Entries shown –

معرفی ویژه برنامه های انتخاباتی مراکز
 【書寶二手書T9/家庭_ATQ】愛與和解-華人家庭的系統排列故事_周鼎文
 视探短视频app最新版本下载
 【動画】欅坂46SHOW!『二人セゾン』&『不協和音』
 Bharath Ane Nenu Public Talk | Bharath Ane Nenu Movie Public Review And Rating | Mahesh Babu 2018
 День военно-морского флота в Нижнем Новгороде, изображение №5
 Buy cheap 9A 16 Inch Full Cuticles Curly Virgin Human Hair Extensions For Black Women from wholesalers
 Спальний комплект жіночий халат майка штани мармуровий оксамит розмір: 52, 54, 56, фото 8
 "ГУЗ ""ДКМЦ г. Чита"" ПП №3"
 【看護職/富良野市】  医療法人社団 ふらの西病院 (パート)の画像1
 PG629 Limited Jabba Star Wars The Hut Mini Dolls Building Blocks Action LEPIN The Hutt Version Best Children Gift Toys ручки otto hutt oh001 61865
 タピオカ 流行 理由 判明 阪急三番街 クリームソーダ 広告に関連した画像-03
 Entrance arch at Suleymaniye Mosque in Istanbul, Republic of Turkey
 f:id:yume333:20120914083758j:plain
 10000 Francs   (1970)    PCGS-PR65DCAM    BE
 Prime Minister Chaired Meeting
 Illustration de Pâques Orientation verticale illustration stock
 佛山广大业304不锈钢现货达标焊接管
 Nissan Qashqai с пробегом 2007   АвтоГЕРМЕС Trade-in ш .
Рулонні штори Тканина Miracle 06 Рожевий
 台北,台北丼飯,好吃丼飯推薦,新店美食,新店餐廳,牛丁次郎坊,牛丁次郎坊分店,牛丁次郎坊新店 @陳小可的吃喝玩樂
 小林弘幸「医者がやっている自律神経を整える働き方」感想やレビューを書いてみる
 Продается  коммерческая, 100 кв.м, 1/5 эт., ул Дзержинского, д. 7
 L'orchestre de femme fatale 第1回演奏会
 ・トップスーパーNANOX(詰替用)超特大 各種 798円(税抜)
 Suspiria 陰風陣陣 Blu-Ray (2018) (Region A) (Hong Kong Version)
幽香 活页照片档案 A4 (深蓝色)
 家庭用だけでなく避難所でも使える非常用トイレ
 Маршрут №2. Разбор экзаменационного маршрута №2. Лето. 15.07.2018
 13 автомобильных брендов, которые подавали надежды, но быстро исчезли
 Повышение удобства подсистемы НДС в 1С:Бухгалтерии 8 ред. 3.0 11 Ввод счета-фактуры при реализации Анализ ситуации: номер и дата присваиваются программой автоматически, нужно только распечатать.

Exercise description – Copy out each line of the listing where the string "Version" appears.

Response area –
 PG629 Limited Jabba Star Wars The Hut Mini Dolls Building Blocks Action LEPIN The Hutt Version Best Children Gift Toys ручки otto hutt oh001 61865
 Suspiria 陰風陣陣 Blu-Ray (2018) (Region A) (Hong Kong Version)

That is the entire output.